“Two state energy companies, gas producer Gazprom and its oil arm Gazprom Neft, said they would use more Chinese currency in trade, while Russia’s largest bank, Sberbank, has also promoted the use of the yuan,” The Moscow Times’ Peter Hobson writes.
“The Russian Central Bank said it was working to create a new funding instrument in yuan, and the Finance Ministry said it was considering issuing debt in the currency.”
Gazprom Neft announced that it began settling shipments of oil to China in yuan. And previously, the head of Gazprom, Alexey Miller, said in a TV interview that the company was negotiating with China to use yuan and rubles for gas deliveries via a planned pipeline in Western Siberia.
“Gazprom Neft’s swift embrace of the yuan was likely spurred by sanctions, not profits,” Alexei Devyatov, chief economist at UralSib Capital, told The Moscow Times.

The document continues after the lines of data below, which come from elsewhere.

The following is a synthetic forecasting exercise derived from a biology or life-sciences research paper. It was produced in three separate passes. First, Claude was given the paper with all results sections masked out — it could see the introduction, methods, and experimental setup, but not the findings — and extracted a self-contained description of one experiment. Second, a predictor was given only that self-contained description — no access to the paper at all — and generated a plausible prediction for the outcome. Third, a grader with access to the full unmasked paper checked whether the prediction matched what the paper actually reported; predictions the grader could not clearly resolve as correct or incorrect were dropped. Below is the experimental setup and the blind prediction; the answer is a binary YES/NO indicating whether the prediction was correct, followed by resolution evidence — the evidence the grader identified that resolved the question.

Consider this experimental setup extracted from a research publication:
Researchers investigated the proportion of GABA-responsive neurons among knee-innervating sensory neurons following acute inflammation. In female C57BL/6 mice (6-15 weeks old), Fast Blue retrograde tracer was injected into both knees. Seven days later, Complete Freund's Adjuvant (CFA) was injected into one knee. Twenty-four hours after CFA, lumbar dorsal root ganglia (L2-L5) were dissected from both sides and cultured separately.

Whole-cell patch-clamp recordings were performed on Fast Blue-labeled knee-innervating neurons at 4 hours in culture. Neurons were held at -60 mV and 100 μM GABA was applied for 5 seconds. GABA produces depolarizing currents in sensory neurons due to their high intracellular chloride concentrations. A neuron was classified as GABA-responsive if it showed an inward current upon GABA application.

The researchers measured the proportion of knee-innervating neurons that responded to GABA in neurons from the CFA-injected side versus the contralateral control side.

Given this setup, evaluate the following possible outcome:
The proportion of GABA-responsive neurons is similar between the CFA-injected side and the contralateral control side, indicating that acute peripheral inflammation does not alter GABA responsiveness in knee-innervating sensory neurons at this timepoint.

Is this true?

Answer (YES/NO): NO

Additionally, “Western banks work slower, with more restrictions, and it becomes simpler to move to the currency in which trade is being done,” Vladimir Pantyushin, senior strategist at the investment bank Sberbank CIB, told The Moscow Times.
In other words, Russia is looking to diversify away from the Western financial system after repeatedly being targeted by US sanctions.
When the paper tiger collapses, what will Russia do?